The icon's sanctuary is in the homonymous church in the village of Kanala in Kythnos, in the southeastern part of the island. The original church was a makeshift construction of small size. In 1869 the original building was demolished and a new one was erected in its place, which with the contribution of the residents of Dryopida evolved over time to its present form, with the most significant changes to the site taking place after 1946.

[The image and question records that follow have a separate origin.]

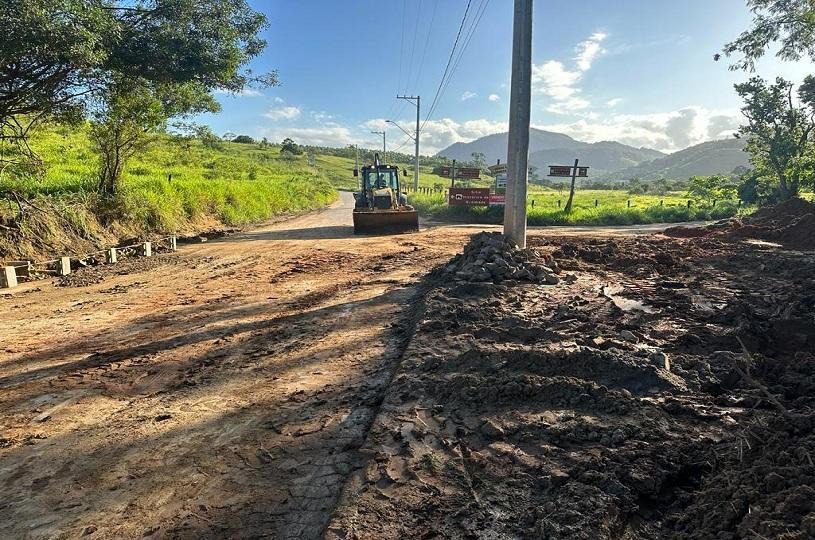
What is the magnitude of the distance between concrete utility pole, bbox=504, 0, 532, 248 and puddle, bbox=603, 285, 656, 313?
284 centimetres

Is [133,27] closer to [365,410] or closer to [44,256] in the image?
[44,256]

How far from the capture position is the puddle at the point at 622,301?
23.1 ft

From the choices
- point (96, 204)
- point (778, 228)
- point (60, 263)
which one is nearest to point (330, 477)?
point (60, 263)

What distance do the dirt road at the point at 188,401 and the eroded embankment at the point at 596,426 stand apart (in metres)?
0.43

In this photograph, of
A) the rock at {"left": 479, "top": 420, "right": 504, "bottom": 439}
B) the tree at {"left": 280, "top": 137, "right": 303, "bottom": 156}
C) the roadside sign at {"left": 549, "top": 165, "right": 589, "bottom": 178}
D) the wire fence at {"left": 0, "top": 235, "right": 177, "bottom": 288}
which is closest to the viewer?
the rock at {"left": 479, "top": 420, "right": 504, "bottom": 439}

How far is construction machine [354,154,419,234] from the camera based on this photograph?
18641 mm

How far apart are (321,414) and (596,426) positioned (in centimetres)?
225

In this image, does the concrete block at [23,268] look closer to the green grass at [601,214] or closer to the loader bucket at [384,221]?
the loader bucket at [384,221]

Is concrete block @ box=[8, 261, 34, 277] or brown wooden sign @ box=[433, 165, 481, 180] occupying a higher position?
brown wooden sign @ box=[433, 165, 481, 180]

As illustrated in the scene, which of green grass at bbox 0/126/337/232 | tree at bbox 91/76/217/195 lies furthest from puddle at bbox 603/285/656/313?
green grass at bbox 0/126/337/232

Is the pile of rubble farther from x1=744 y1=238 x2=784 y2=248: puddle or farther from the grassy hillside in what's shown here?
the grassy hillside

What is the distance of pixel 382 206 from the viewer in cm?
2016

In 1973 the church of Panagia Kanala was recognized as a Holy Pilgrimage by decree of the Holy Synod of the Church of Greece. The courtyard of the church is decorated with stone arches, terraces, dry stone walls and flowers and has a cobbled square.

== Festivals ==
Panagia Kanala is the patron saint of Kythnos and is considered as one of the most important places of pilgrimage in the Cyclades. She is celebrated every 15 August and from 1 August every afternoon, the sequence of the invocation canon or paraklisi is conducted, until 13 August, when the Vigil ("overnight vigil") is chanted in her honor. On the eve of the celebration, the Great Vespers are chanted, followed by a great festival in the village with traditional music and dancing.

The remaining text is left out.